Sunday, February 1, 2015

Helpful Tips for Using Public Transit


AHHHHHHHHHHHHHHHHHHHHHHHHHHHHHHHHHHHHHHHHHHHHHHHHHHHHHHHHHHHHHHHHHHH!

We all know the basic rules of public transit (even if we don't always follow them): give your seat up for the elderly/disabled/pregnant, don't save a seat for your purse on a crowded train, let passengers off before you try to get in, etc.  But after the basics, people become confused and angry.  Should I leave my garbage in the train when I leave?  Should I complain in a loud voice about my distrust of certain races?  When does creeping on the stranger next to me become too creepy?  Luckily for you, I've been riding the T in Boston for the last four years, and I've compiled a list of helpful tips (which is certain to be the first of a very, very long series) to get you through your next commute.  Just follow this advice, and you won't have to fall back on the unseemly alternative of conducting yourself with basic human decency and respect.
  1. If it's your first trip on the T, do not, under any circumstances, hold onto the poles or hand straps.  You may have heard rumors about inertia and other basic laws of physics, but don't concern yourself.  When the train suddenly lurches forward, there is absolutely no chance of you flying headfirst into the lap of a stranger.  This is especially important for anyone in stiletto heels because, if you hold onto the pole, it may prevent you from losing your balance and stabbing your dagger-like foot blindly into another passenger's leg.
  2. Similarly, if you can, prevent other people from holding onto the poles as well.  This is most effectively done by trying to make your way to a door an absurdly long time before the train actually stops.  There is literally no way you can not make it from your seat to the door in time to get off at your stop, but that shouldn't prevent you from shoving past people, forcing them to let go of the poles while the train is still violently swaying from side to side.  The milliseconds you make up are precious.
  3. If you have to carry a bag, make sure it's the biggest bag that you own.  This is important because, as we all know, bags don't actually take up physical space.  Backpacks are great for this, just avoid placing them on the ground between your feet, as this will only prevent you from constantly whacking everyone around in the immediate area.  If you have luggage, place it in front of the door or block the only open seat.  Play the cello or the double bass?  Only travel with it during rush hour.

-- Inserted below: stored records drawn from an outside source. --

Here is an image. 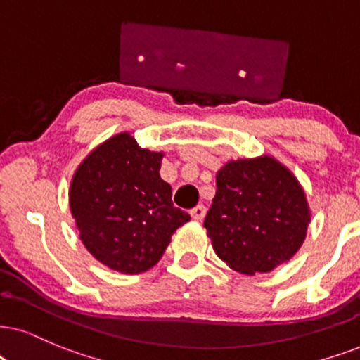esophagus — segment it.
Instances as JSON below:
<instances>
[{"instance_id": "esophagus-1", "label": "esophagus", "mask_w": 360, "mask_h": 360, "mask_svg": "<svg viewBox=\"0 0 360 360\" xmlns=\"http://www.w3.org/2000/svg\"><path fill=\"white\" fill-rule=\"evenodd\" d=\"M204 216H206V206H202V204H199V206L191 209V217H193V219L202 221Z\"/></svg>"}]
</instances>
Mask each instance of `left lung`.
Wrapping results in <instances>:
<instances>
[{"mask_svg": "<svg viewBox=\"0 0 360 360\" xmlns=\"http://www.w3.org/2000/svg\"><path fill=\"white\" fill-rule=\"evenodd\" d=\"M216 186L204 227L227 266L243 274L269 272L297 252L311 212L288 167L269 156L231 161Z\"/></svg>", "mask_w": 360, "mask_h": 360, "instance_id": "left-lung-1", "label": "left lung"}]
</instances>
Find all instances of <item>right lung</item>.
Masks as SVG:
<instances>
[{
  "label": "right lung",
  "instance_id": "add662e5",
  "mask_svg": "<svg viewBox=\"0 0 360 360\" xmlns=\"http://www.w3.org/2000/svg\"><path fill=\"white\" fill-rule=\"evenodd\" d=\"M161 153L121 133L98 146L71 181L70 206L86 249L111 269L139 274L156 266L171 236L191 219L161 179Z\"/></svg>",
  "mask_w": 360,
  "mask_h": 360
}]
</instances>
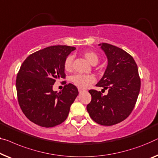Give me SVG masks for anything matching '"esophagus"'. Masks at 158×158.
<instances>
[{"mask_svg": "<svg viewBox=\"0 0 158 158\" xmlns=\"http://www.w3.org/2000/svg\"><path fill=\"white\" fill-rule=\"evenodd\" d=\"M84 90V89H80V88H79V93H81V92H83Z\"/></svg>", "mask_w": 158, "mask_h": 158, "instance_id": "34e87169", "label": "esophagus"}]
</instances>
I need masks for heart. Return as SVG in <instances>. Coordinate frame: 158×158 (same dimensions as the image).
<instances>
[{
    "label": "heart",
    "instance_id": "heart-1",
    "mask_svg": "<svg viewBox=\"0 0 158 158\" xmlns=\"http://www.w3.org/2000/svg\"><path fill=\"white\" fill-rule=\"evenodd\" d=\"M84 56L86 60L91 64L95 65L98 62V56L95 52L94 51H86L84 53ZM73 57L72 56H68L64 61V68L66 71H70L72 69ZM71 81L74 85L77 86L79 88L85 89L87 88L91 84H92L95 81V78L93 75L90 74H77L73 75L71 77Z\"/></svg>",
    "mask_w": 158,
    "mask_h": 158
}]
</instances>
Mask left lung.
Segmentation results:
<instances>
[{
    "instance_id": "1",
    "label": "left lung",
    "mask_w": 158,
    "mask_h": 158,
    "mask_svg": "<svg viewBox=\"0 0 158 158\" xmlns=\"http://www.w3.org/2000/svg\"><path fill=\"white\" fill-rule=\"evenodd\" d=\"M108 60L107 67L96 86L109 89L107 95L89 90L91 102L86 109L91 119L102 126L124 121L133 110L140 89L137 64L123 49L108 43L98 44Z\"/></svg>"
}]
</instances>
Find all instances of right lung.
Returning <instances> with one entry per match:
<instances>
[{"instance_id": "1", "label": "right lung", "mask_w": 158, "mask_h": 158, "mask_svg": "<svg viewBox=\"0 0 158 158\" xmlns=\"http://www.w3.org/2000/svg\"><path fill=\"white\" fill-rule=\"evenodd\" d=\"M74 47L55 45L35 52L21 65L16 79L19 105L30 121L50 128L64 122L78 89L66 84L62 91H53L56 80L65 78L64 63Z\"/></svg>"}]
</instances>
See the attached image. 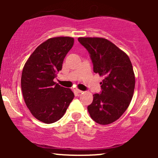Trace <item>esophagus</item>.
I'll return each mask as SVG.
<instances>
[{
    "label": "esophagus",
    "mask_w": 158,
    "mask_h": 158,
    "mask_svg": "<svg viewBox=\"0 0 158 158\" xmlns=\"http://www.w3.org/2000/svg\"><path fill=\"white\" fill-rule=\"evenodd\" d=\"M75 92H76V93H77V94H81L83 91H82V90H81L77 89V90H75Z\"/></svg>",
    "instance_id": "1"
}]
</instances>
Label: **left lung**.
Returning a JSON list of instances; mask_svg holds the SVG:
<instances>
[{
  "instance_id": "obj_1",
  "label": "left lung",
  "mask_w": 158,
  "mask_h": 158,
  "mask_svg": "<svg viewBox=\"0 0 158 158\" xmlns=\"http://www.w3.org/2000/svg\"><path fill=\"white\" fill-rule=\"evenodd\" d=\"M87 49L94 72L104 77L102 91L94 94L88 106L90 117L100 125L118 119L129 106L135 86V77L129 57L110 41L103 38L78 39Z\"/></svg>"
}]
</instances>
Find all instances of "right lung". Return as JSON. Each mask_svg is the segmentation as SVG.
I'll return each instance as SVG.
<instances>
[{"label":"right lung","instance_id":"obj_1","mask_svg":"<svg viewBox=\"0 0 158 158\" xmlns=\"http://www.w3.org/2000/svg\"><path fill=\"white\" fill-rule=\"evenodd\" d=\"M73 43L71 37L49 39L34 50L23 68L21 81L24 102L32 115L47 124L60 119L73 99L70 88L53 81Z\"/></svg>","mask_w":158,"mask_h":158}]
</instances>
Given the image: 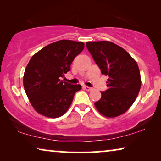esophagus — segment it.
Here are the masks:
<instances>
[{
	"mask_svg": "<svg viewBox=\"0 0 161 161\" xmlns=\"http://www.w3.org/2000/svg\"><path fill=\"white\" fill-rule=\"evenodd\" d=\"M83 89H84L85 90H86V91H88V92H90V91H92V88L89 87V86H83Z\"/></svg>",
	"mask_w": 161,
	"mask_h": 161,
	"instance_id": "obj_1",
	"label": "esophagus"
}]
</instances>
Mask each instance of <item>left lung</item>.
<instances>
[{"mask_svg": "<svg viewBox=\"0 0 161 161\" xmlns=\"http://www.w3.org/2000/svg\"><path fill=\"white\" fill-rule=\"evenodd\" d=\"M86 47L102 74L108 76V89L100 92V100L94 103L97 110L111 118L125 113L135 102L142 86L137 63L111 42H88Z\"/></svg>", "mask_w": 161, "mask_h": 161, "instance_id": "1", "label": "left lung"}]
</instances>
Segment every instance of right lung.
<instances>
[{"label":"right lung","mask_w":161,"mask_h":161,"mask_svg":"<svg viewBox=\"0 0 161 161\" xmlns=\"http://www.w3.org/2000/svg\"><path fill=\"white\" fill-rule=\"evenodd\" d=\"M84 43L59 40L43 47L30 59L25 69L23 86L35 111L49 118L64 115L81 86L60 80L70 70L74 58L83 51Z\"/></svg>","instance_id":"add662e5"}]
</instances>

  4. Similarly, if you have to ride with a child, make sure to plan your trips so that you and your huge-ass stroller hit rush hour, taking up precious space and blocking multiple seats.  Be sure to act with a sort of smug, self-satisfaction because you reproduced, which is something that only pretty much all other life forms can do.  Rules don't apply to breeders.  Remember, there's nothing like using your child to prevent someone else from seeing theirs!  This rule also applies to teachers - the train is never so crowded that you can't shove 16 small children into it.
  5. Are you a group of upper-middle class white boys?  Start a rap battle!

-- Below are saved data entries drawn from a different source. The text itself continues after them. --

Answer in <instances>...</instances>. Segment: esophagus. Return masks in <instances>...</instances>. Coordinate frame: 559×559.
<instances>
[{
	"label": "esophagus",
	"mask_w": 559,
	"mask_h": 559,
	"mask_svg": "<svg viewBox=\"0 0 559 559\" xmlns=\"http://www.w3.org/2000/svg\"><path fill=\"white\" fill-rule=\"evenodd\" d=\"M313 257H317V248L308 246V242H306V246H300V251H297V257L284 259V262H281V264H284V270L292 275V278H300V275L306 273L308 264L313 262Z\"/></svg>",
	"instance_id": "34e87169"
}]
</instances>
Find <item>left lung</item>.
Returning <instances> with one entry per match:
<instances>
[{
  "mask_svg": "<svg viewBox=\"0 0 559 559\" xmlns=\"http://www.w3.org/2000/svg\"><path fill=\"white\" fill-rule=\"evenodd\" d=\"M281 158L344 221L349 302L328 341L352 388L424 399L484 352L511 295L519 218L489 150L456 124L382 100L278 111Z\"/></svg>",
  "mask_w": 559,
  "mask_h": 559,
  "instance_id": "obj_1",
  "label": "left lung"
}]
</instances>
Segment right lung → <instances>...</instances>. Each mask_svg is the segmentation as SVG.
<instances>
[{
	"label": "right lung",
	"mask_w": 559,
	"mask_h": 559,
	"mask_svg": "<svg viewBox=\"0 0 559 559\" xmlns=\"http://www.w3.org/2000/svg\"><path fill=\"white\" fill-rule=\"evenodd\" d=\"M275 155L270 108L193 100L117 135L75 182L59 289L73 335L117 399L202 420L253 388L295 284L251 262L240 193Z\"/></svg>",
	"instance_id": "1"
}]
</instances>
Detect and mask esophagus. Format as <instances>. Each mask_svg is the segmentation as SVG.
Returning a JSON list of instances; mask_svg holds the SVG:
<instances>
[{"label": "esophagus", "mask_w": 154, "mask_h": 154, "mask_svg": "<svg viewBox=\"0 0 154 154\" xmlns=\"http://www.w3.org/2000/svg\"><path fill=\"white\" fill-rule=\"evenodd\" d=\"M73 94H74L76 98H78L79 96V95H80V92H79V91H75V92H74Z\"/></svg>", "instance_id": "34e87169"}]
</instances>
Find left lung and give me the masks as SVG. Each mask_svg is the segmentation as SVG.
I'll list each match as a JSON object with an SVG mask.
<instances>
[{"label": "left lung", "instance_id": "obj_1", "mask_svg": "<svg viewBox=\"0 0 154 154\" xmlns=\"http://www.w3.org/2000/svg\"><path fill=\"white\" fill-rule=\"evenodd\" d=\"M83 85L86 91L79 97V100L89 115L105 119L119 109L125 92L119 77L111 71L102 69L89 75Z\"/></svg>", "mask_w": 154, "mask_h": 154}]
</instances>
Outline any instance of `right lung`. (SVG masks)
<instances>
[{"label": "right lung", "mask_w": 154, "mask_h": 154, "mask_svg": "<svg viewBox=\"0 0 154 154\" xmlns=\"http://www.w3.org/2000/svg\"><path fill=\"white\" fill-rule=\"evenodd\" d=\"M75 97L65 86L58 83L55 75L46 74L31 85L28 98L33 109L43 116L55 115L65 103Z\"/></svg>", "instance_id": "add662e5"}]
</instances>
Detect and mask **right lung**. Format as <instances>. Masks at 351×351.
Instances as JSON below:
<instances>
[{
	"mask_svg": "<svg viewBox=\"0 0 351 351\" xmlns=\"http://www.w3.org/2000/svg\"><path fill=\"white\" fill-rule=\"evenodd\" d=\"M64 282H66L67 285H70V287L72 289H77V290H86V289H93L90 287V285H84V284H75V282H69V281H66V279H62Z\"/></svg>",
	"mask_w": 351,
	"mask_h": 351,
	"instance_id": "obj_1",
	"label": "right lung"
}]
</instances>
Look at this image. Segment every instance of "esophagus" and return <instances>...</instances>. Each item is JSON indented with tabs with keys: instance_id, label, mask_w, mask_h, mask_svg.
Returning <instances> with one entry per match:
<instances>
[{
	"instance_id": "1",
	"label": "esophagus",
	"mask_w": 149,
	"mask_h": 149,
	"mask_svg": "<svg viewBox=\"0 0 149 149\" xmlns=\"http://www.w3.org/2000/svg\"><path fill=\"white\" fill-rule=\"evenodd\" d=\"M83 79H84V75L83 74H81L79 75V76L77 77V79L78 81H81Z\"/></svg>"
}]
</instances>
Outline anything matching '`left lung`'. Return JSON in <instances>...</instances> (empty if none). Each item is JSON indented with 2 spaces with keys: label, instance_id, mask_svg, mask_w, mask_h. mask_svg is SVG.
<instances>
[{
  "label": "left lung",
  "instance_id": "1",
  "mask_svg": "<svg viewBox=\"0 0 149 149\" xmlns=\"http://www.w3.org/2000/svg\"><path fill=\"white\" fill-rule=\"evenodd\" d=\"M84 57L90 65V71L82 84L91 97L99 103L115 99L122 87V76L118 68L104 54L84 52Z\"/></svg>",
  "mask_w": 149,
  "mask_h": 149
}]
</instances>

  6. Are you traveling with your significant other?  Make out.  As cloyingly and disgustingly as possible.  It may seem like everyone is getting really uncomfortable, but they're just jealous that they don't have that same deep love, the kind that requires constant, public validation.  Extra points if you "steal" your SO's glasses (or hat, etc.), wear them, and giggle like an idiot.
  7. If you're a teenager listening to music or watching a movie, make sure that you don't wear any headphones.  Just blast it across the car.  You are totally as cool as you think you are.

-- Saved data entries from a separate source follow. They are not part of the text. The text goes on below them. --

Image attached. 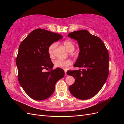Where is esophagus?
<instances>
[{
  "label": "esophagus",
  "instance_id": "esophagus-1",
  "mask_svg": "<svg viewBox=\"0 0 124 124\" xmlns=\"http://www.w3.org/2000/svg\"><path fill=\"white\" fill-rule=\"evenodd\" d=\"M64 72H65V76H67V74H66V70H65Z\"/></svg>",
  "mask_w": 124,
  "mask_h": 124
}]
</instances>
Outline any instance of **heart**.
Returning <instances> with one entry per match:
<instances>
[{
    "mask_svg": "<svg viewBox=\"0 0 124 124\" xmlns=\"http://www.w3.org/2000/svg\"><path fill=\"white\" fill-rule=\"evenodd\" d=\"M63 45L64 46L67 50L71 52L74 51L75 49V45L74 43L70 40H66L63 42ZM56 46V44L53 43L49 46L48 48V54L50 57H53L54 55V50ZM54 66L55 67L60 68L63 69H67L70 65L72 64V61L70 60H63L58 59L54 62Z\"/></svg>",
    "mask_w": 124,
    "mask_h": 124,
    "instance_id": "b5f03b06",
    "label": "heart"
}]
</instances>
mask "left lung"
Masks as SVG:
<instances>
[{
  "label": "left lung",
  "mask_w": 124,
  "mask_h": 124,
  "mask_svg": "<svg viewBox=\"0 0 124 124\" xmlns=\"http://www.w3.org/2000/svg\"><path fill=\"white\" fill-rule=\"evenodd\" d=\"M68 37L78 43L80 52L74 66L81 69L67 71L75 80L70 91L78 99H90L101 89L108 76V52L101 39L86 30L72 32Z\"/></svg>",
  "instance_id": "1"
}]
</instances>
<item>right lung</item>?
Returning a JSON list of instances; mask_svg holds the SVG:
<instances>
[{
  "label": "right lung",
  "instance_id": "add662e5",
  "mask_svg": "<svg viewBox=\"0 0 124 124\" xmlns=\"http://www.w3.org/2000/svg\"><path fill=\"white\" fill-rule=\"evenodd\" d=\"M62 36L43 29L30 32L18 48L16 60L18 81L30 97L43 101L53 94L57 82L64 76L63 70H52L54 64L48 52L49 46ZM44 72V69H49Z\"/></svg>",
  "mask_w": 124,
  "mask_h": 124
}]
</instances>
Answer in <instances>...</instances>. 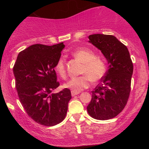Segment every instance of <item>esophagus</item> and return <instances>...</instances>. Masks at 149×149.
I'll use <instances>...</instances> for the list:
<instances>
[{
  "label": "esophagus",
  "mask_w": 149,
  "mask_h": 149,
  "mask_svg": "<svg viewBox=\"0 0 149 149\" xmlns=\"http://www.w3.org/2000/svg\"><path fill=\"white\" fill-rule=\"evenodd\" d=\"M78 94H79V92H78L71 91V95H72V97H74V96H76V95H78Z\"/></svg>",
  "instance_id": "1"
}]
</instances>
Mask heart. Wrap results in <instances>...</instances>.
Instances as JSON below:
<instances>
[{"instance_id": "b5f03b06", "label": "heart", "mask_w": 149, "mask_h": 149, "mask_svg": "<svg viewBox=\"0 0 149 149\" xmlns=\"http://www.w3.org/2000/svg\"><path fill=\"white\" fill-rule=\"evenodd\" d=\"M73 57L83 63L81 69L82 76L70 79L64 84V88L74 92H80L88 88L90 81L97 82L102 79L107 72V65L103 59L97 58L92 50L86 48H79L72 52ZM54 69L62 78L66 76L65 62L63 58L58 59Z\"/></svg>"}]
</instances>
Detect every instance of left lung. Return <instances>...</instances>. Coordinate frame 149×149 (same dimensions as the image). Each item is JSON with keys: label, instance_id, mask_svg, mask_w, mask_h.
Wrapping results in <instances>:
<instances>
[{"label": "left lung", "instance_id": "1", "mask_svg": "<svg viewBox=\"0 0 149 149\" xmlns=\"http://www.w3.org/2000/svg\"><path fill=\"white\" fill-rule=\"evenodd\" d=\"M89 42L102 52L109 69L101 83L92 91V100L87 107L89 115L100 120L111 119L123 110L130 96L133 64L125 45L115 36L92 34Z\"/></svg>", "mask_w": 149, "mask_h": 149}]
</instances>
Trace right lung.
Returning <instances> with one entry per match:
<instances>
[{"instance_id":"right-lung-1","label":"right lung","mask_w":149,"mask_h":149,"mask_svg":"<svg viewBox=\"0 0 149 149\" xmlns=\"http://www.w3.org/2000/svg\"><path fill=\"white\" fill-rule=\"evenodd\" d=\"M63 42L51 46L36 44L19 53L13 67L18 97L29 116L38 123L54 126L66 117L71 99L69 89L58 93L54 66L64 48Z\"/></svg>"}]
</instances>
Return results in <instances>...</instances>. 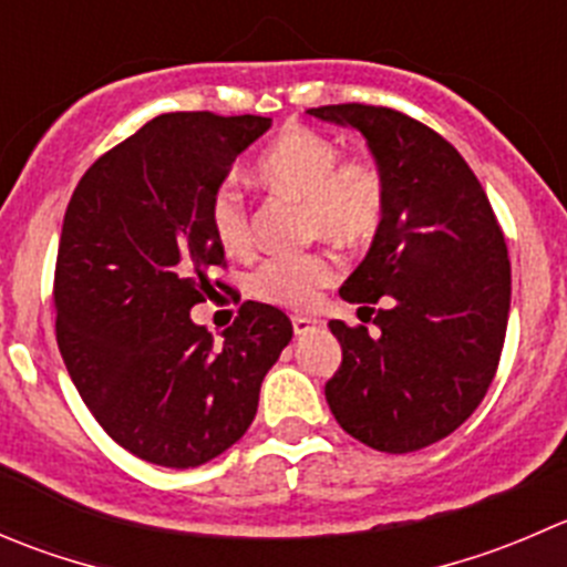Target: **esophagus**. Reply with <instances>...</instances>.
Wrapping results in <instances>:
<instances>
[{
    "instance_id": "34e87169",
    "label": "esophagus",
    "mask_w": 567,
    "mask_h": 567,
    "mask_svg": "<svg viewBox=\"0 0 567 567\" xmlns=\"http://www.w3.org/2000/svg\"><path fill=\"white\" fill-rule=\"evenodd\" d=\"M318 329H323V321L321 318H312V316H293V332L299 334H310V332H318Z\"/></svg>"
}]
</instances>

  8. If you are seated on a crowded train, constantly give the impression that you're getting off at the next stop.  After a stop is called, put your book away, zip up your bag, and lean forward, looking expectantly out the window.  Then, wait until the train starts again, lean back, take your book back out, and don't get off the train.  Never get off the train.  You live there now.
  9. Consider sitting with your legs almost comically wide apart.  They should make it too awkward for anyone to sit on either side of you. This can be done for a myriad of reasons. Maybe you're tall.  Maybe you're overcompensating for something.  It doesn't matter: if you're uncomfortable sitting like a normal person, you have every right to make others uncomfortable by taking up three seats in a crowded train.
  10. Remember: You are the only person that matters.  Act like it.